Este parisino no tan carismatico pero muy amable nos invitó a una fiesta de arquitectos. Decidimos ir en bicicleta. Recorrimos la mitad de París en bicicleta, un poco borrachos, un poco con frío pero muy excitado y emocionado. Rodeamos glorietas pidiendo el paso a los autos con la mano sin bajar la velocidad, nos detuvimos solo para atravesar Campos Elíseos. El recorrido fue magnifico, jamás había disfrutado tanto el humo de los autos. Llegamos a un despacho enorme de arquitectos, una fiesta que estaba en decadencia. La verdad es que había mala música pero el ambiente era increíble. Mucho vino y pocos cigarros. Así terminó la noche, en una borrachera entre arquitectos parísinos.
Todo esto recordé esa mañana. Dolor de cabeza, sed y un agotamiento como jamás lo había sentido, aún así me levanté, me alisté y salí rumbo a Poissy, a una hora de París. Gaël, otro amigo parísino, también arquitecto decidió ir conmigo. Recordé lo hermoso que es hablar con arquitectos que entienden lo que sientes cuadno hablas del entorno, de la belleza del lugar, lo horrible de las bellezas escenográficas, el amor por los no lugares y las trancisiones espaciales con una simple luz o cambio de material. Llegamos a Poisy, tomamos el autobús 4 y así, de pronto estaba por entrar a la Villa Savoye. En ese momento sentí mi profunda respiración, recordé mis clases, el auditorio del taller, los dibujos sobre albanene a mano alzada de la planta y una perspectiva de Savoye, recuerdé lo fascinante de leer sobre Le Corbusier, recordé que anhelaba muchísimo estar ahí y lo delicioso que sentía el aire frío y el sol radiante.
La escalera es una esculutura dinámica, el mobiliario hermoso, el sillón Le Corbusier, todo fantástico.
Recorrí todo lo que pude de la casa, tocando con la yema de los dedos el aplanado del pasillo, y el mosaico del baño, forzando sin querer el sistema que abre la gran puerta de cristal de la terraza, recostandome en el sillón de piel, mirando por la ventana el hermoso paisaje, el otoño literal entraba por la ventana.

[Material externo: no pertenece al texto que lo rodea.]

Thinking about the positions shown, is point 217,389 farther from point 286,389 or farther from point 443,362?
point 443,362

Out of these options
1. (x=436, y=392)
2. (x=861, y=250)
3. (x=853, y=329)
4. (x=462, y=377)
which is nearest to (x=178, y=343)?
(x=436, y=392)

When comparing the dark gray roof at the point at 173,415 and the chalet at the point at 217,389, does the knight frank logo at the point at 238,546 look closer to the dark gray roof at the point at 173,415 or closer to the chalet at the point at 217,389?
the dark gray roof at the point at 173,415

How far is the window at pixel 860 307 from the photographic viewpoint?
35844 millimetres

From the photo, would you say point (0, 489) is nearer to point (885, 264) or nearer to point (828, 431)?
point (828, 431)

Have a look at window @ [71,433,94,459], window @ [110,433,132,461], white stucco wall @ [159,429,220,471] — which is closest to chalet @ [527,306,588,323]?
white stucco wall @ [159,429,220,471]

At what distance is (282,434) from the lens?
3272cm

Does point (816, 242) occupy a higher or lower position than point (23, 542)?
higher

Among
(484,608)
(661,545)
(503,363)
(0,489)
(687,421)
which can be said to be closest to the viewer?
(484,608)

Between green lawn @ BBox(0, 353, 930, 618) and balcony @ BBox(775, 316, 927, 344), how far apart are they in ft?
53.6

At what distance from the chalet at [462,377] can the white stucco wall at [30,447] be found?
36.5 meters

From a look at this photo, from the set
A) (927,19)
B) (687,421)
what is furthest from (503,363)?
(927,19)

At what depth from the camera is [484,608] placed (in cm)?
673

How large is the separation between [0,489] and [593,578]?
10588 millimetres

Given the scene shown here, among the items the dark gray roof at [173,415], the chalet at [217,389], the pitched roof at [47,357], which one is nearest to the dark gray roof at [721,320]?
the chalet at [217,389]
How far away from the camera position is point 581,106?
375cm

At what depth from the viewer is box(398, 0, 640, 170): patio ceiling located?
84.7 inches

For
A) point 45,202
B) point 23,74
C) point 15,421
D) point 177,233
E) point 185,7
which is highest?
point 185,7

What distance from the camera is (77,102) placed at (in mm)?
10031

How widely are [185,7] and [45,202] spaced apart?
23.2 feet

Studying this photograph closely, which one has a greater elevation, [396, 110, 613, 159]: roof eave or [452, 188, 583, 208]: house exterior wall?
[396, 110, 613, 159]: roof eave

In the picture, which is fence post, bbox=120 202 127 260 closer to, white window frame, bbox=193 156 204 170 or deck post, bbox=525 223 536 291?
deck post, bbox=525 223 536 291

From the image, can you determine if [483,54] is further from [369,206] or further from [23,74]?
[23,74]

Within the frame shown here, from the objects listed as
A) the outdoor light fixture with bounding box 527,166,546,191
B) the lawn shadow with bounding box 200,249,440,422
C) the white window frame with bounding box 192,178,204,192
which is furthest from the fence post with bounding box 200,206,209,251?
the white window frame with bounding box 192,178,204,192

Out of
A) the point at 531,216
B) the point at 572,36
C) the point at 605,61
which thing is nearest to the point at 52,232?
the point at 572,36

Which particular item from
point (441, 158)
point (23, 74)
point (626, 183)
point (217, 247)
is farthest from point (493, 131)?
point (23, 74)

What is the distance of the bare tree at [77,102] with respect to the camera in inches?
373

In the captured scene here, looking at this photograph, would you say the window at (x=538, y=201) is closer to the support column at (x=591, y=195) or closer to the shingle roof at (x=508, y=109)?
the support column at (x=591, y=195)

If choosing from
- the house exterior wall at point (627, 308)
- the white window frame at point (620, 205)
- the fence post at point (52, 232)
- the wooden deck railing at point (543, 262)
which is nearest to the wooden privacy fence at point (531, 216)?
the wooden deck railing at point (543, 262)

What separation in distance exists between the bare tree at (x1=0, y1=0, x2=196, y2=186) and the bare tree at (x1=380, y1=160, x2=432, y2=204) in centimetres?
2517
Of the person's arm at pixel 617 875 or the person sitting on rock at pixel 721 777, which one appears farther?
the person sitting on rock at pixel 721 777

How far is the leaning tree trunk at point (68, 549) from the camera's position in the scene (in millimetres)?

Al final, me pegó el cansancio y la cruda, salí al pasto a sentarme y disfrutar del aire fresco y seguir contemplano la villa. Al final, ha sido un gusto conocerla y espero regresar pronto aunque creo que el encanto de conocerla por primera vez será único.
Hice unos croquis sentado en el pasto y esos me los quedo solo para mí.